Directive 1 | Pick out every line of the records that contains the word "left", and match its case exactly.

The third glue orientation 924 may be applied by the glue nozzle 870 (FIG. 20) after the exemplary blank 98 begins moving in the y-axis direction 1032. In the third glue configuration 924, a third configuration line K-K may be parallel to the spine fold line D-D.
It can be appreciated by those skilled in the art that the first and third glue configuration 920, 924 may be combined to create an L-Shaped pattern. The L-Shaped pattern may be positioned with a portion on the line L-L and another portion on line K-K and sharing a common vertex.
As discussed above, the first glue orientation 920 is applied while the blank 98 is moving in the x-axis direction 1022. The first glue spanning opening 842 (FIG. 18) and/or the second glue spanning opening 844 (FIG. 18) may be provided to avoid contact between the first glue orientation 920 and the glue area spanning cover 762 and, thus, avoiding an undesirable buildup of glue on the glue spanning cover 762. Additionally, glue that would be undesirably collected on the glue spanning cover 762 would degrade the visual and mechanical qualities of a completed package.
Having provided detailed descriptions of the individual components and a brief description of their operation, a detailed description of operation will now be provided. It is important to reiterate that a specific bottle carrier design is described herein for exemplary purposes only and that the actual box or carton constructed by the machine 1001 described herein may, alternatively, be of any geometry, made of any material or may otherwise deviate from the exemplary description provided.

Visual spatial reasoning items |

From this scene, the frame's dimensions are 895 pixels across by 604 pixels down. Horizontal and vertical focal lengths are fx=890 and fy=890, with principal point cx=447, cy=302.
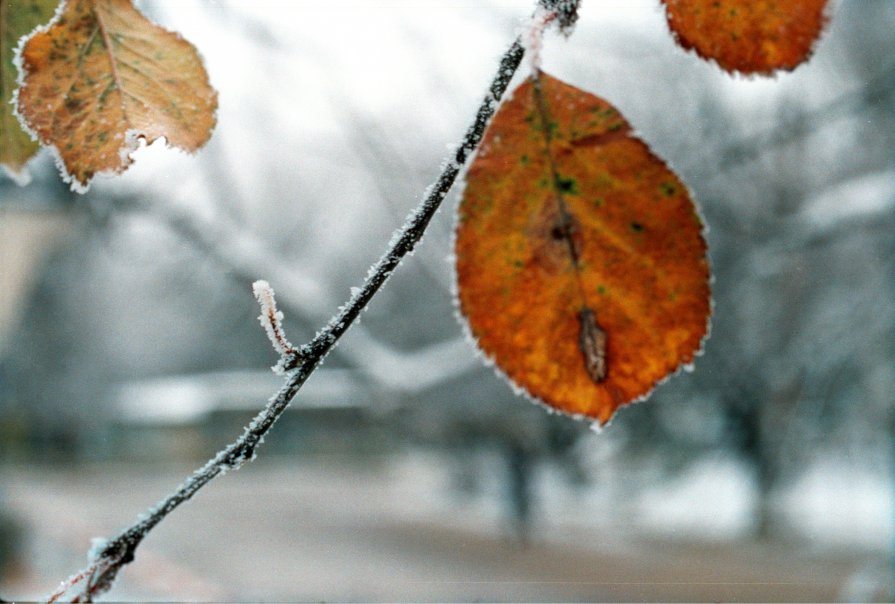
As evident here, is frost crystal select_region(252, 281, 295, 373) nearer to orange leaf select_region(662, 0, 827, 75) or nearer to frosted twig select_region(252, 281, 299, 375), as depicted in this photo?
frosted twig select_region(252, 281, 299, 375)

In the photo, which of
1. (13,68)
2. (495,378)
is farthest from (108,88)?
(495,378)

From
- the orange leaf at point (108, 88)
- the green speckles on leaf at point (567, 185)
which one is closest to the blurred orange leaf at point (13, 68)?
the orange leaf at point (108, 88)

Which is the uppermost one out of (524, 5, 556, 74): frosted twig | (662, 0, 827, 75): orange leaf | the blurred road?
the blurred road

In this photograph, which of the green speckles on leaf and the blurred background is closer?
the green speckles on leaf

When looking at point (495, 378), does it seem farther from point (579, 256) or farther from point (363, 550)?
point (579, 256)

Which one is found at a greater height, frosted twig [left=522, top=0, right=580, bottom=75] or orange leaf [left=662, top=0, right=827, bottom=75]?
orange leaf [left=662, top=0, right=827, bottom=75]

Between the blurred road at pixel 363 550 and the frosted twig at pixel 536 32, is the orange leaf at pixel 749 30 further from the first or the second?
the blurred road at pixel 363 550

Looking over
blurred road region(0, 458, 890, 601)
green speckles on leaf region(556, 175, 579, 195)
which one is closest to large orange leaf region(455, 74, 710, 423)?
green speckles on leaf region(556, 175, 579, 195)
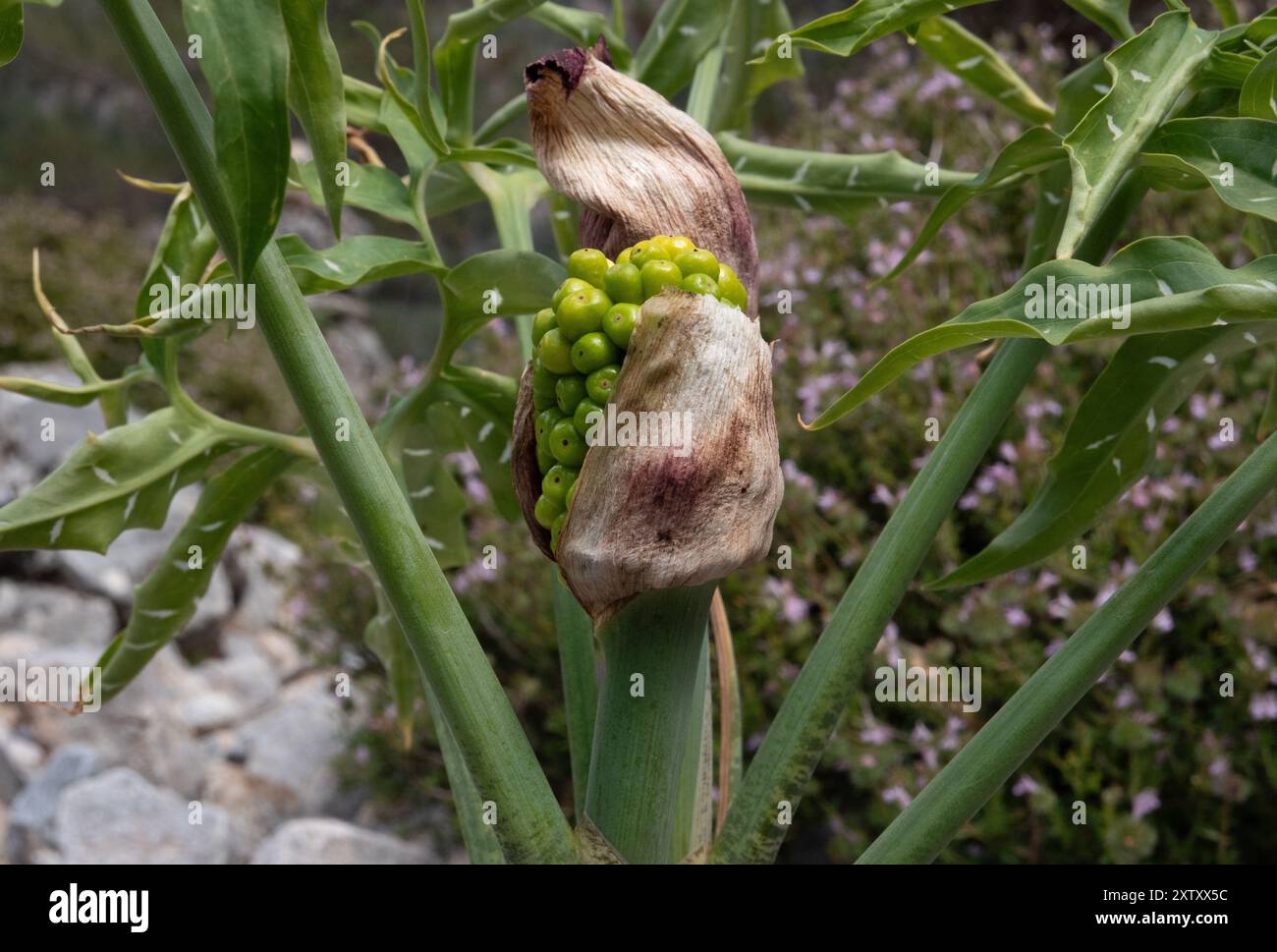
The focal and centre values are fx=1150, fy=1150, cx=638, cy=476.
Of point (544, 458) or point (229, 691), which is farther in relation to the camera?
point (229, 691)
* * *
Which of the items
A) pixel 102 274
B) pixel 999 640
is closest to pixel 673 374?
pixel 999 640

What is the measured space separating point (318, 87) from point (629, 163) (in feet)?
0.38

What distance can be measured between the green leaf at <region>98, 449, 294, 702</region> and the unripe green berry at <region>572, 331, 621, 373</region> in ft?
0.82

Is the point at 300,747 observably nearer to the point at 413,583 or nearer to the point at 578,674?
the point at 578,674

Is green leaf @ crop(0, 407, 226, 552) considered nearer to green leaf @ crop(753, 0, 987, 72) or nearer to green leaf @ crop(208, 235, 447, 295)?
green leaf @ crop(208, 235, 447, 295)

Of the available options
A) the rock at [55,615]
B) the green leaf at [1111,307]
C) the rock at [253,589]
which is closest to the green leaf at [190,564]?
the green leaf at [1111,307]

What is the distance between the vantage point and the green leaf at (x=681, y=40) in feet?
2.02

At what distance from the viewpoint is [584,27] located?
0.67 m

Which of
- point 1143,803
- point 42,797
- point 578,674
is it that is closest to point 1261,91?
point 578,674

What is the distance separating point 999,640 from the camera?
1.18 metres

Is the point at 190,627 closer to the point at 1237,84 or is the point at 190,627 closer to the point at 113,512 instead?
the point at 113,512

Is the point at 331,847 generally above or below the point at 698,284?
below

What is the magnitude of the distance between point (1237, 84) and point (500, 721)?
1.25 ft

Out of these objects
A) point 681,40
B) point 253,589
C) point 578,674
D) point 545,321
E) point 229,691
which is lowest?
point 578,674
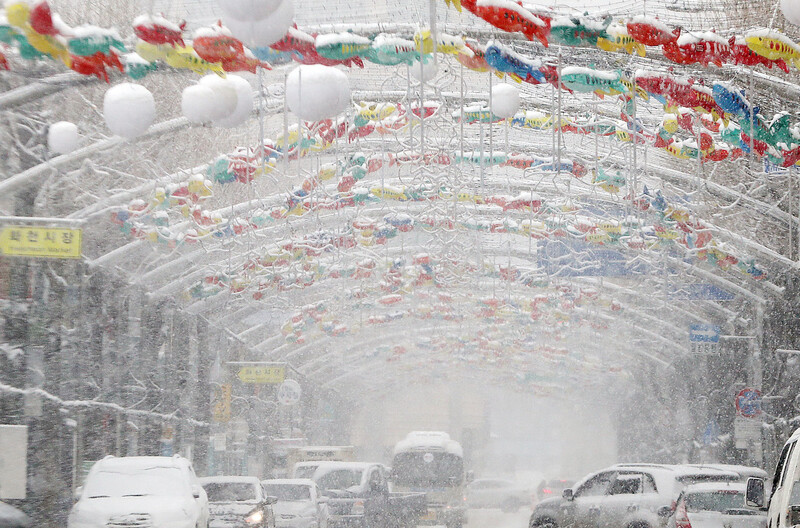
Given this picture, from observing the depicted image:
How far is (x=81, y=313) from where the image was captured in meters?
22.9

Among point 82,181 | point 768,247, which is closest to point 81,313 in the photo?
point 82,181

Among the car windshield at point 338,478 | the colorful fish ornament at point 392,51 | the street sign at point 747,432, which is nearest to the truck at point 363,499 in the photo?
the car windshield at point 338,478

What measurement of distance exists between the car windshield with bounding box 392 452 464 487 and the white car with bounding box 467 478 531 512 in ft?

Directive 2 | From the carton-gluing text, repeat word for word the part that begins at the words "As discussed above, the" and stops after "a completed package.".

Task result 1 |
Which one is found at a greater height, frosted twig [left=522, top=0, right=580, bottom=75] or orange leaf [left=662, top=0, right=827, bottom=75]?
orange leaf [left=662, top=0, right=827, bottom=75]

Task result 2 |
As discussed above, the first glue orientation 920 is applied while the blank 98 is moving in the x-axis direction 1022. The first glue spanning opening 842 (FIG. 18) and/or the second glue spanning opening 844 (FIG. 18) may be provided to avoid contact between the first glue orientation 920 and the glue area spanning cover 762 and, thus, avoiding an undesirable buildup of glue on the glue spanning cover 762. Additionally, glue that would be undesirably collected on the glue spanning cover 762 would degrade the visual and mechanical qualities of a completed package.